-- Dataset content follows --

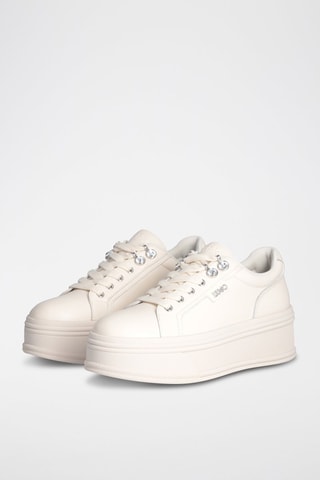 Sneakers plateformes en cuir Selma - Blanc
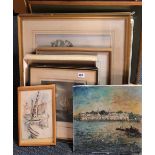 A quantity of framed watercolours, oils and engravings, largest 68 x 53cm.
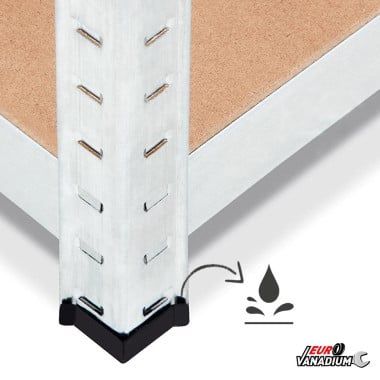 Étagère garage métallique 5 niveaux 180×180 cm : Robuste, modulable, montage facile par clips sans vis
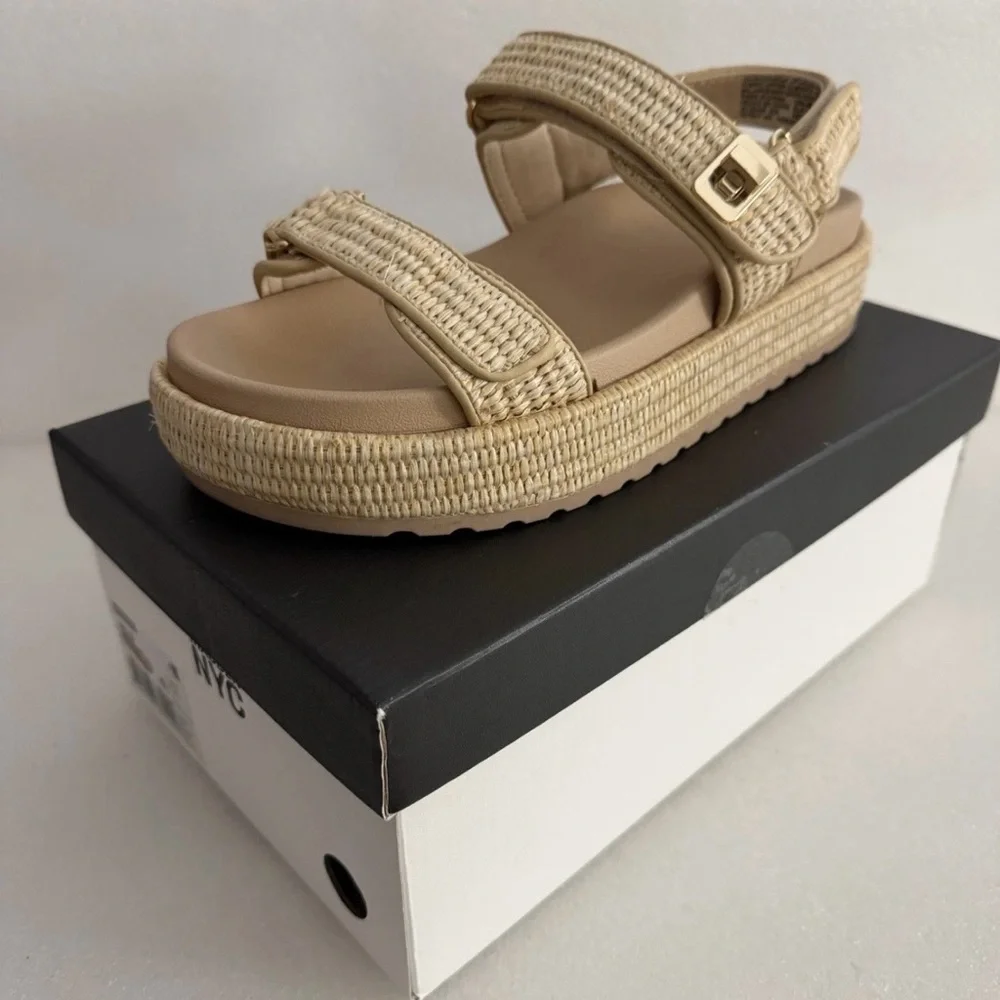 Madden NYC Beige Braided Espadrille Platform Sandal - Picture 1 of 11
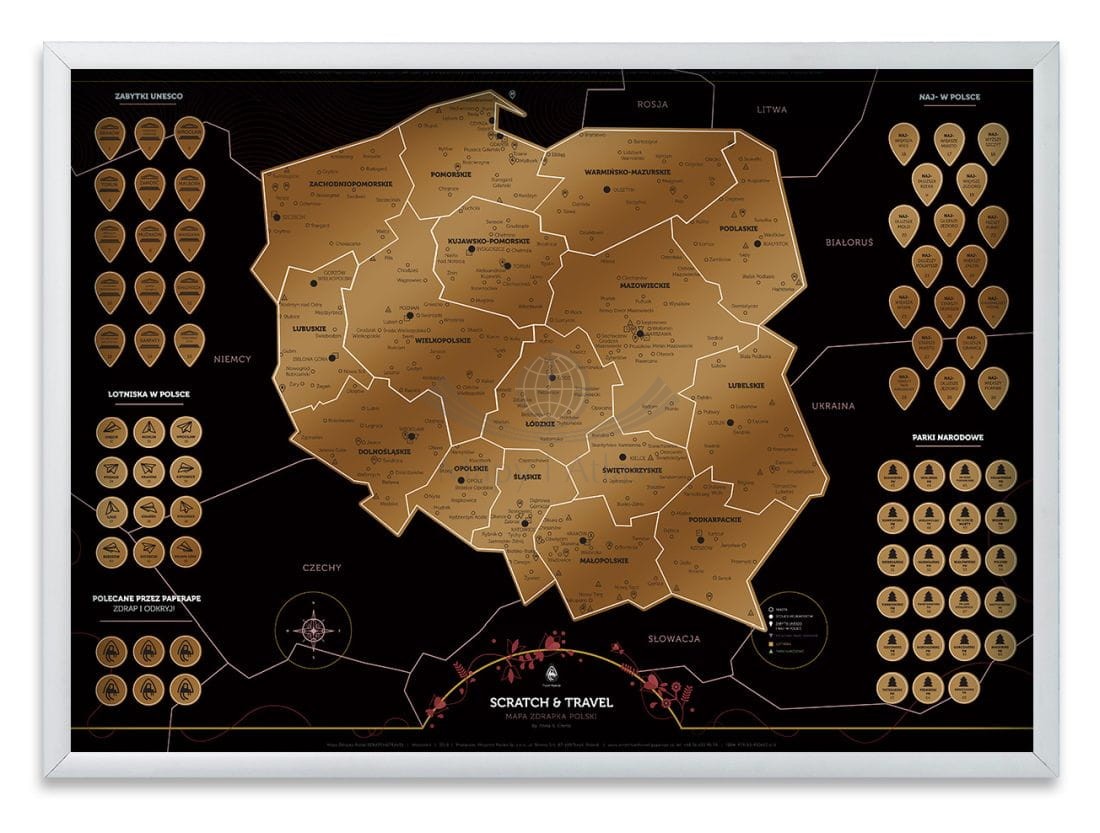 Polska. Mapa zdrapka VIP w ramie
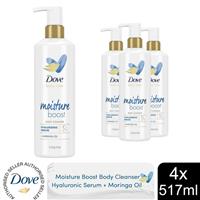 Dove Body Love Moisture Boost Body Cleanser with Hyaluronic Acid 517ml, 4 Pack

-- Dataset content concluded --
-- Dataset content follows --

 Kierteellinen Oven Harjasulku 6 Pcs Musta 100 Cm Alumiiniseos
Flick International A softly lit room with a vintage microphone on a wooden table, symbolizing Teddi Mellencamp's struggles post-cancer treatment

-- Dataset content concluded --

▸ **Problem details**
Reproduce the part that opens with the line containing "Kierteellinen Oven Harjasulku" and closes with the line containing "Flick International A", swapping "wooden" for "metal" and leaving everything else unchanged.

▸ **Answer**
 Kierteellinen Oven Harjasulku 6 Pcs Musta 100 Cm Alumiiniseos
Flick International A softly lit room with a vintage microphone on a metal table, symbolizing Teddi Mellencamp's struggles post-cancer treatment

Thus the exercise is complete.